Ein Unterstützungspaket von 63 Millionen Euro wird den Viehzüchtern des Landes zur Verfügung gestellt, gemäß einer Gemeinsamen Ministerialentscheidung (JMD), die vom Minister für ländliche Entwicklung und Ernährung, Kostas Tsiaras, und dem stellvertretenden Minister für nationale Wirtschaft und Finanzen, Athanasios Petralias, unterzeichnet wurde.
Die Unterstützung betrifft Schaf- und Ziegenzüchter und zielt darauf ab, die Auswirkungen erhöhter Tierfutterkosten aufgrund von Zoonosen wie der Pest der kleinen Wiederkäuer und der Schafpocken sowie der in den Jahren 2024 und 2025 verhängten Bewegungsbeschränkungen abzudecken.
Begünstigte sind Erzeuger, die im Jahr 2024 Milch an Verarbeitungsbetriebe geliefert, die Viehzählung im Integrierten Veterinärinformationssystem (OPSK) abgeschlossen und für dasselbe Jahr einen Einheitlichen Beihilfeantrag (EAE) gestellt haben.
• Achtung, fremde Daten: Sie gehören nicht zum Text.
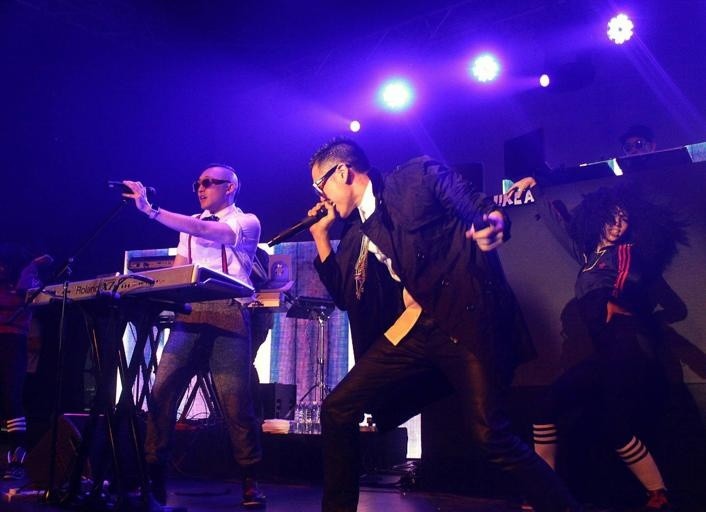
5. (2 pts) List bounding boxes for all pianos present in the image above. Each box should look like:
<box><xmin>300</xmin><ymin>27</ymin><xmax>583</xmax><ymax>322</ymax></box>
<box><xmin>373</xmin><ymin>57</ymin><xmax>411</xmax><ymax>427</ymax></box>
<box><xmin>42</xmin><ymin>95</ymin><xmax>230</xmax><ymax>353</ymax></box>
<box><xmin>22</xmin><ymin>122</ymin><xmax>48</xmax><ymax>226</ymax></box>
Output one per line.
<box><xmin>25</xmin><ymin>263</ymin><xmax>255</xmax><ymax>309</ymax></box>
Ausnahmen sind für Inseln ohne Verarbeitungsbetriebe vorgesehen.
Die Höhe der Unterstützung variiert je nach regionaler Einheit und reicht von 4 bis 14 Euro pro Tier.
Kostas Tsiaras erklärte, dass diese Unterstützung eine praktische Maßnahme sei, um betroffenen Viehzüchtern zu helfen, während Christos Kellas betonte, dass die Bereitstellung von bis zu 14 Euro pro Tier ein starkes Signal des politischen Willens sei.
Der Zahlungs- und Kontrollprozess wird von OPEKEPE durchgeführt.